Kosova'yı beklemek?

KKTC’nin varlığını, eli kanlı “kaptı kaçtı” Rum idaresinden daha meşru olduğunu ve tanınmamasının haksızlık olduğunu kabul etmeyip “uyuşmazlığın sorumlusu olarak” Türk tarafını görenler, 2004 Referandumuna rağmen “Kopenhag’da-Lahey’de büyük fırsat kaçırıldı” görüşünü sürdürenler “Kosova’nın bağımsızlığı tanındığı takdirde KKTC’ye de gün doğabilir” demeye başlamışlardır. Kıbrıs meselesinin bunca yıldır halledilmemiş olmasındaki gerçek nedenleri görmek istemeyenler, Kıbrıs meselesinin Türkiye açısından güvenliği ile ilgili milli bir dava olduğuna inanmayanlar, 1960’da kurulmuş olan ortaklık düzeninin “Enosis-çift Enosis” seçeneğinde Türkiye ile Yunanistan arasındaki Lozan dengesini bozmamak için onurlu bir ara-yol olarak kurulduğunu bilmeyenler, Rum-Yunan ikilisinin bu onurlu uzlaşmayı “Enosise sıçrama tahtası” olarak kullanmak için imzaladıklarından haberleri olmayanlar şimdi “KKTC’nin tanınmasını” hak olarak, büyük bir kararlılıkla talep edeceklerine, “Kosova’nın tanınmasına bağlı bir ümit” beyanından öteye gidemiyorlar. Türk tarafı için “barışçı görünmek” ve bu nedenle takdir toplamak, kalıcı adil bir barış için direnmekten yeğdir. Bu nedenledir ki Annan Planına “evet” demek suretiyle alınan alkış, bu “evet” imizin bize neye mal olduğunu görmek istemeyenler vardır. Bunu görüp bizi ikaz edenleri de “uzlaşmazlıkla” veya “Türkiye’nin AB yolunu tıkamakla” suçlamak adet haline gelmiştir. Bundan yılmamak gerekir. Bahis konusu olan Türkiye’nin güvenliği ile ilgili milli bir davadır; Lozan dengesinin bozulması ve 1960 Antlaşmalarının yapılabilmesi için Türkiye’nin yapmış olduğu fedakârlıkların boşa gitmesi meselesidir; yıllarca bu milli dava kaybedilmesin diye Türkiye’nin ve Kıbrıs Türklerinin can ve mal olarak yaptıkları fedakârlıkların toprak olmaması meselesidir; Türk askerinin, suçluymuş gibi, sancağını toparlayarak, şehitlerin kemiklerini torbalara koyarak, başı eğik durumda Anadolu’ya dönüp dönmeme meselesidir.

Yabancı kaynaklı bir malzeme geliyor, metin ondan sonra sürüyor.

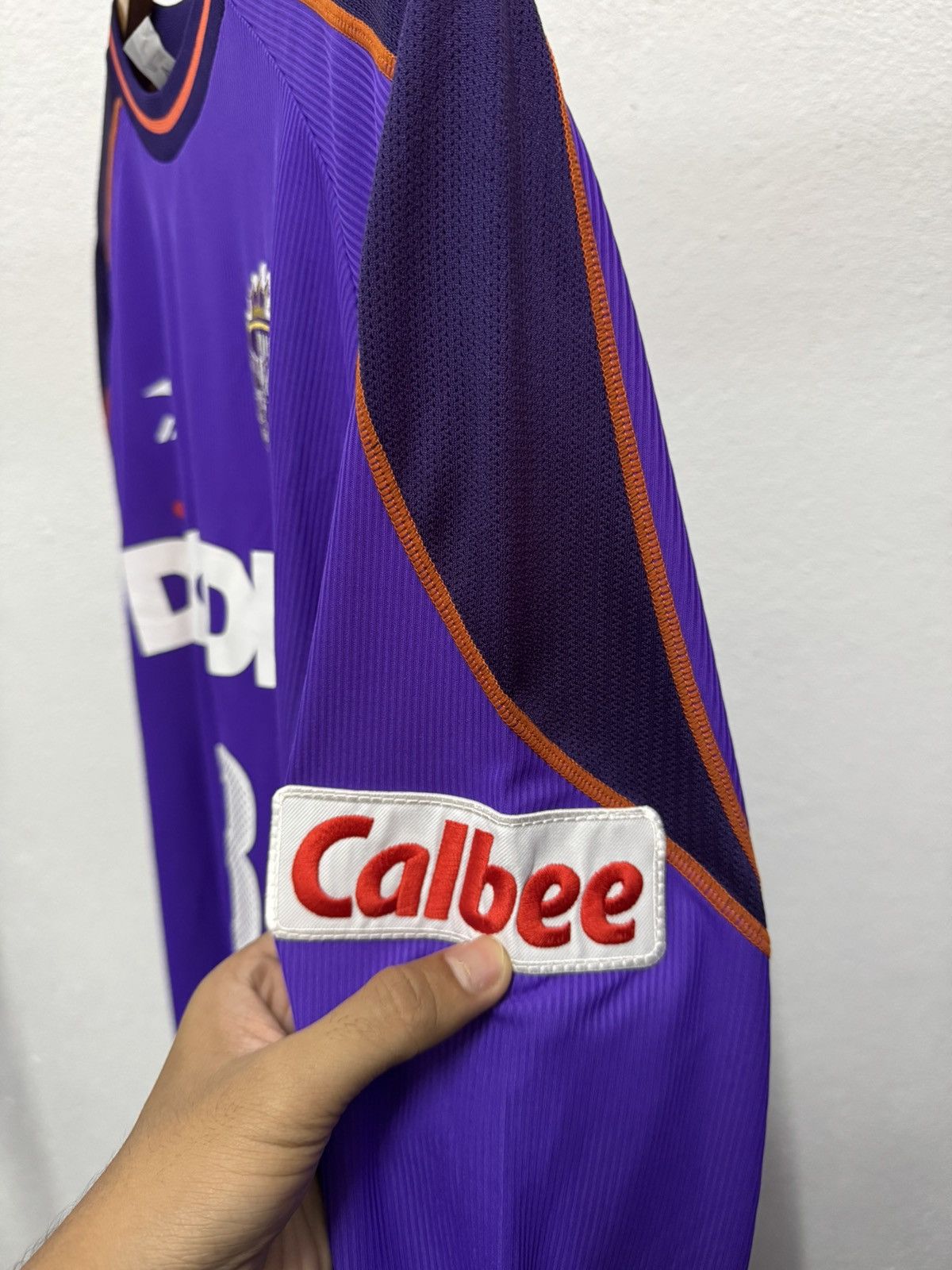 Japanese Brand × Vintage Sanfrecce Hiroshima 2005 Home Long Sleeve Jersey Shirt Size US L / EU 52-54 / 3 - 4 Thumbnail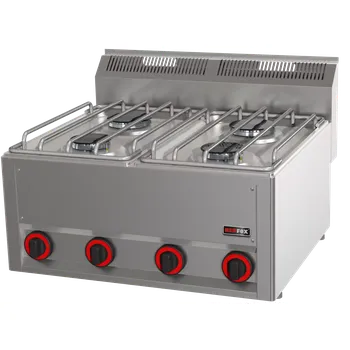 Sporák Sporák plynový 4x hořák bez podestavby | REDFOX - SP 60 GL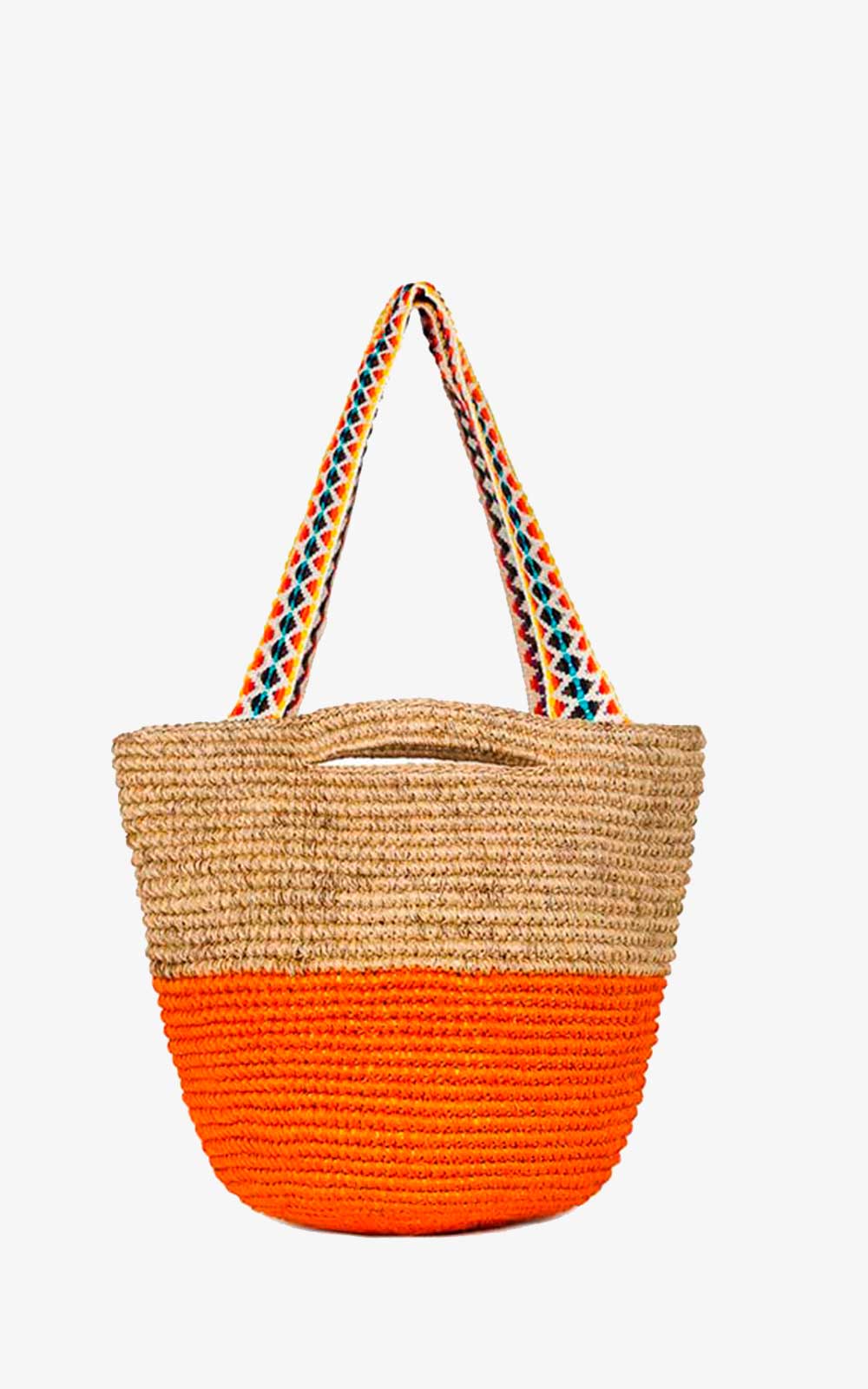 Ethnic Medium Orange Basket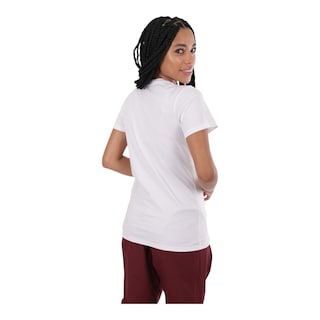 Foto 4 | Playera Reebok Basic Cotton Tee Para Mujer Color Blanco Modelo Ts0115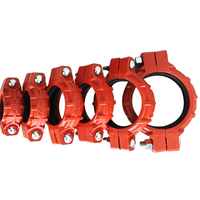 Échantillon gratuit peint rainuré té coude Union réducteur croix accouplement flexible arroseur d'incendie raccords en carbone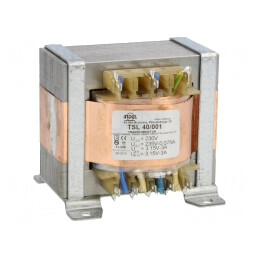 Transformator alimentare 230VAC-235V 3,15V 0,075A 3A TSL 40/001 | Electronic-mag.ro | Componente Electronice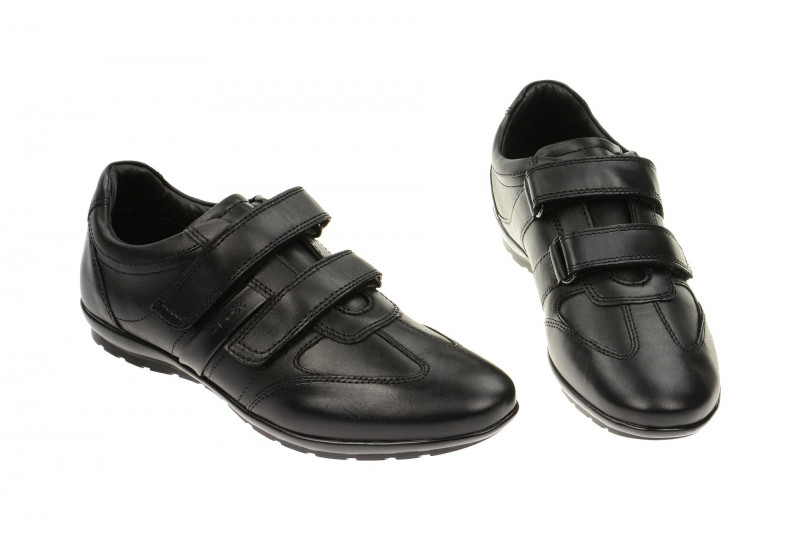 Geox Respira Symbol D Herrenschuhe in schwarz Klettverschluss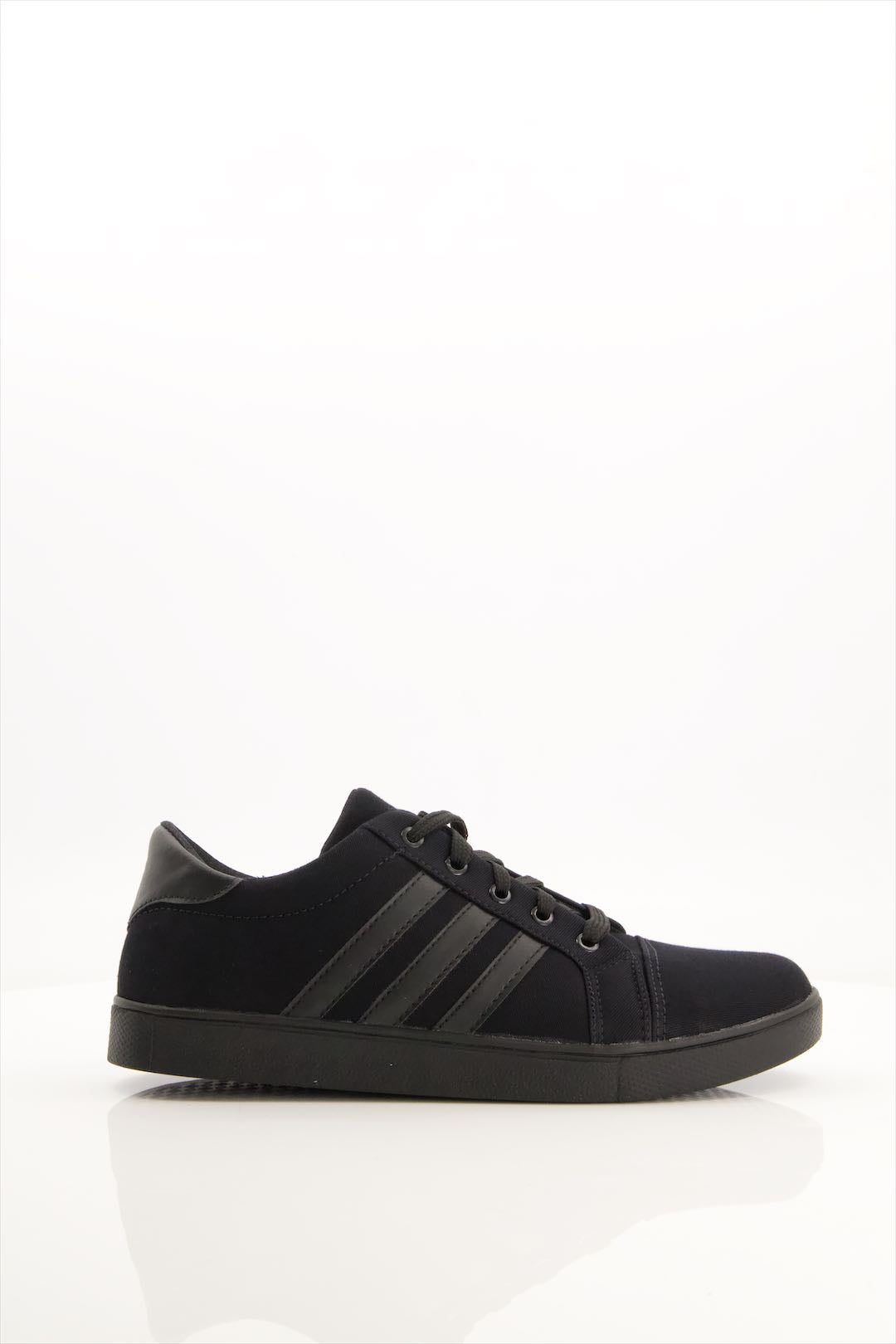 Black Camel three Stripe Sneakers 777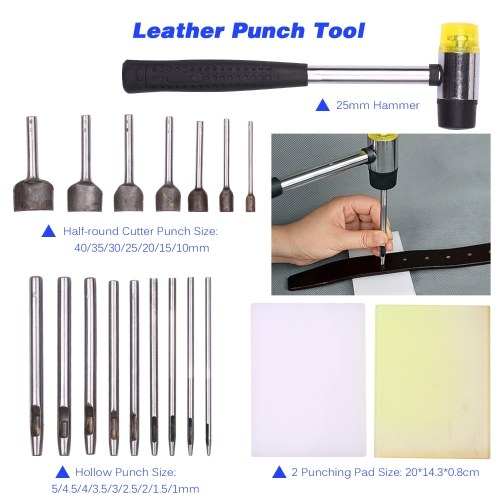 273 Pieces Leather Working Tools and Supplies with a Storage Case Basic Leather craft Accessories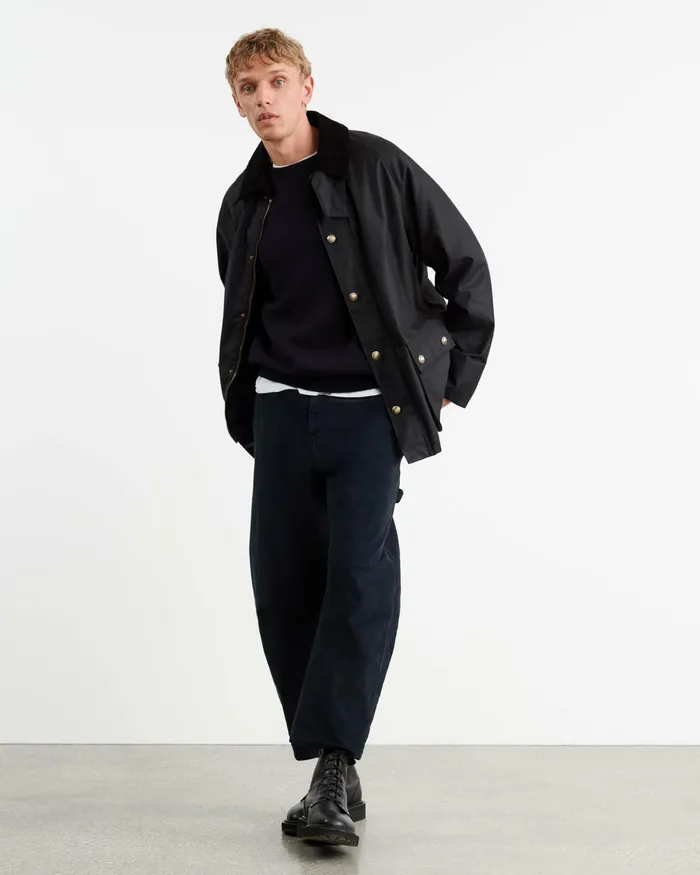 Men Jackets and Coats Nili Lotan KYLIAN JACKET Black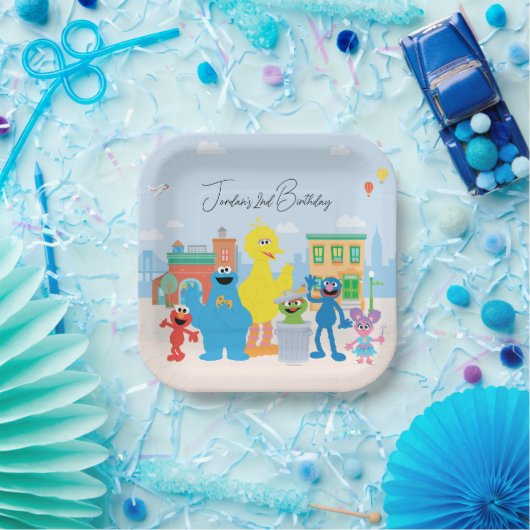 Sesame Street Friends Kids Birthday Pappteller (Party)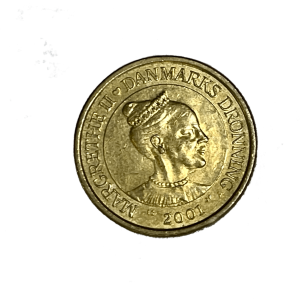 2001 JP Danmarks 20 Kroner (Gold)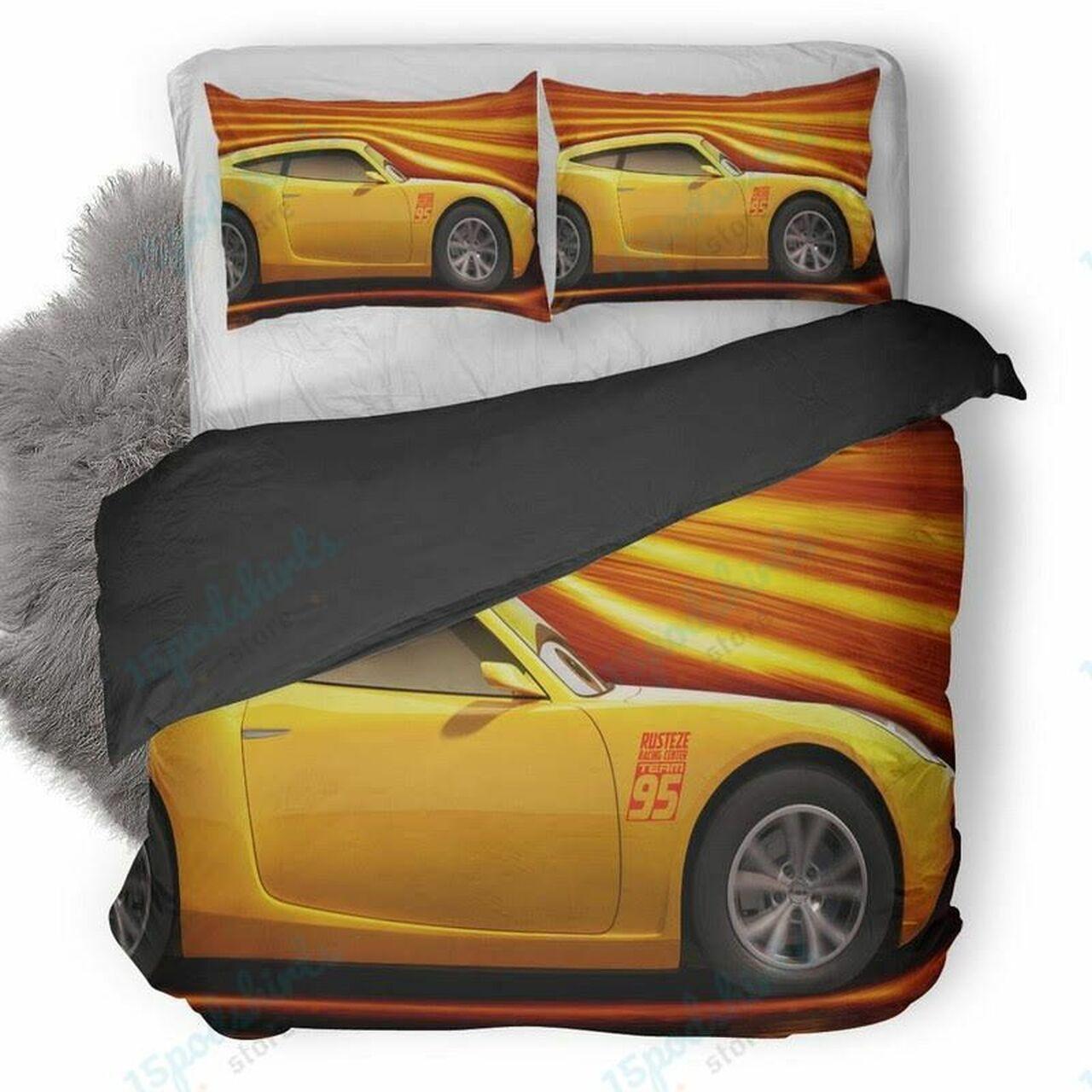 Disney Cars Cruz Ramirez 3 Beautiful Decor For Disney Fan Bedding Set Duvet Cover Meaningful Gift For Love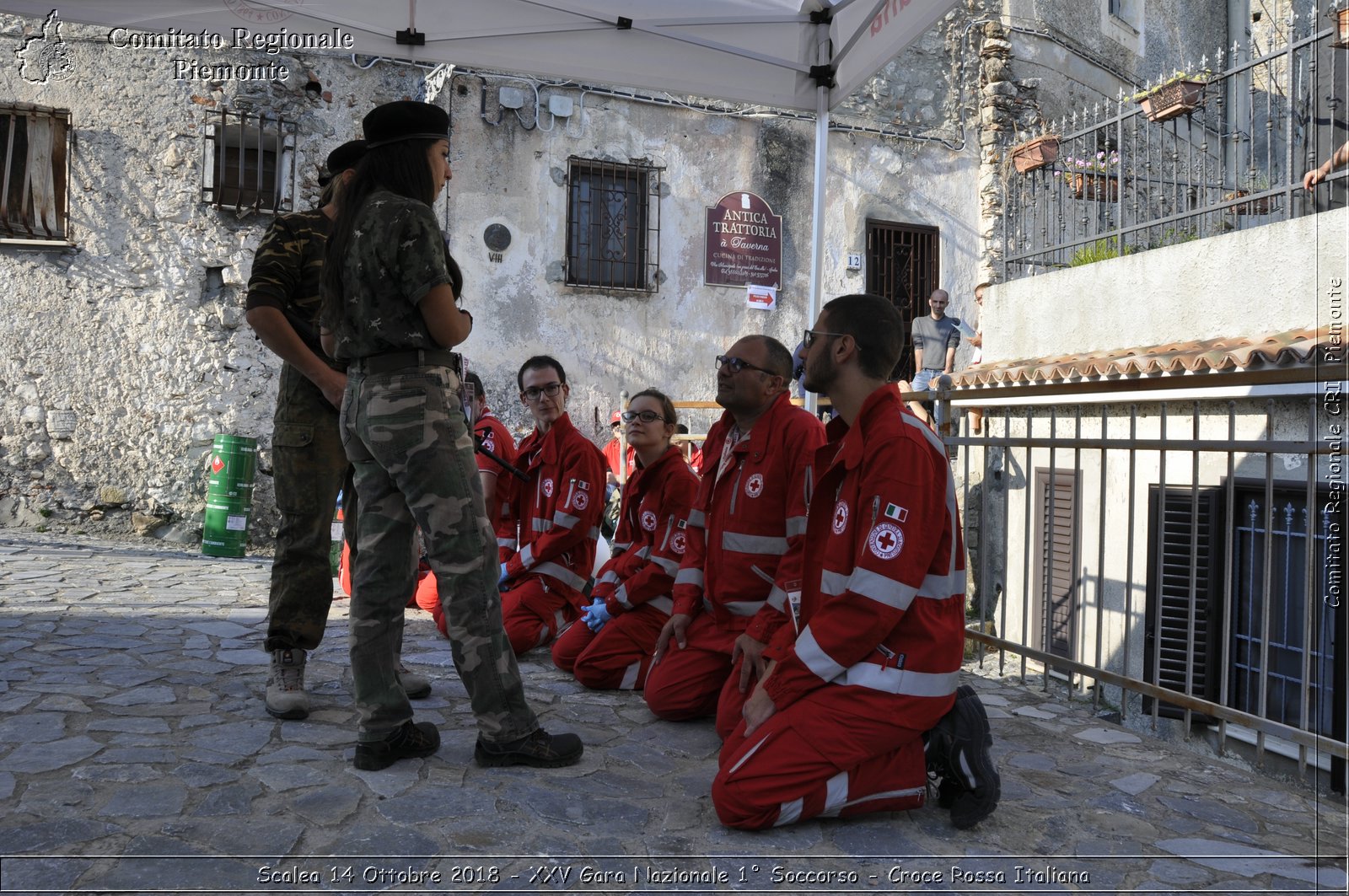 Scalea 14 Ottobre 2018 - XXV Gara Nazionale 1 Soccorso - Croce Rossa Italiana- Comitato Regionale del Piemonte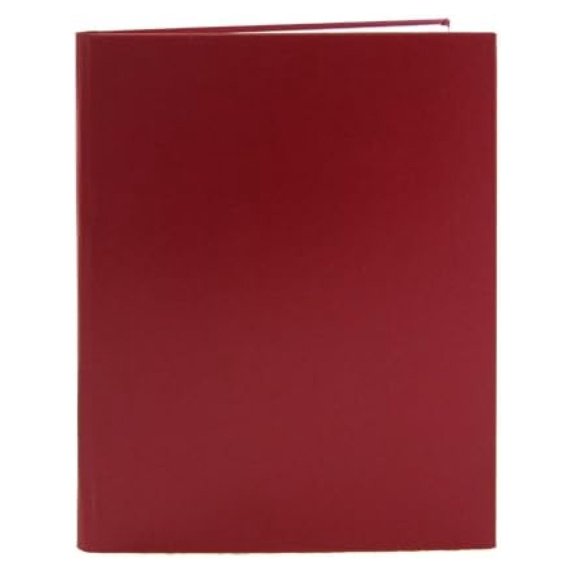 Alieon Extra Large Red Blank Book/Blank Notebook - 168 Pages Blank Format 8 7/8" x 13 1/2" (Oversized) Red Cover Section Sewn Hardbound (BLA-168-OBO-LKR-A-LRT00)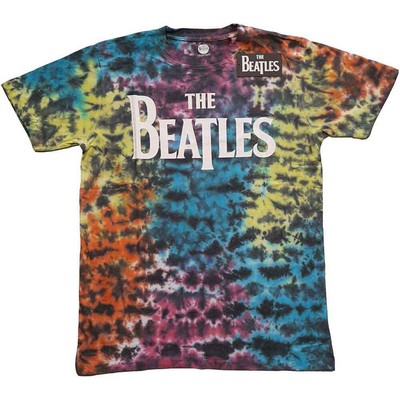 THE BEATLES logo dip-dye Band T shirt-image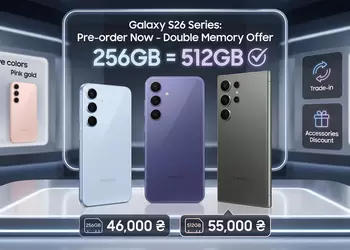 Galaxy S26 в Украине: сколько стоят новые флагманы и как получить больше памяти за те же деньги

Kısacası Türkiye’nin en haklı ve en güçlü olduğu bir davada “barış adına” hakkını korumaktan vazgeçmesi ve haksızlığa boyun eğerek Rum-Yunan ikilisi karşısında yenik düşmesi meselesidir. Böyle bir yenilginin arkasından gelecek olan Ege, Ermeni, Kürt, azınlıklar, Ekümenlik, vilâyetlere özerklik, Atatürk ilkelerinden vazgeçiş, AB’ye ikinci sınıf üye olarak bağlanma konularında Türkiye’nin hakkını koruma gücü hemen hemen sıfırlanmış olacaktır.

Türk milleti böyle bir yenilgiyi hak etmemiştir. Yapılması gereken tek şey vardır bu da Rum-Yunan ikilisinin kirli oyunlarını, Kıbrıs’ta işledikleri cinayetleri, insanlık dışı davranışları bütün dünyaya duyuracak bir tanıtma seferberliği başlatmak ve kırmızı çizgimiz kabul edilmeden, eli kanlı Rum idaresinin Kıbrıs Türklerini ve Kıbrıs’ın tümünü temsil etmediği teslim edilmeden masaya oturmamaktır.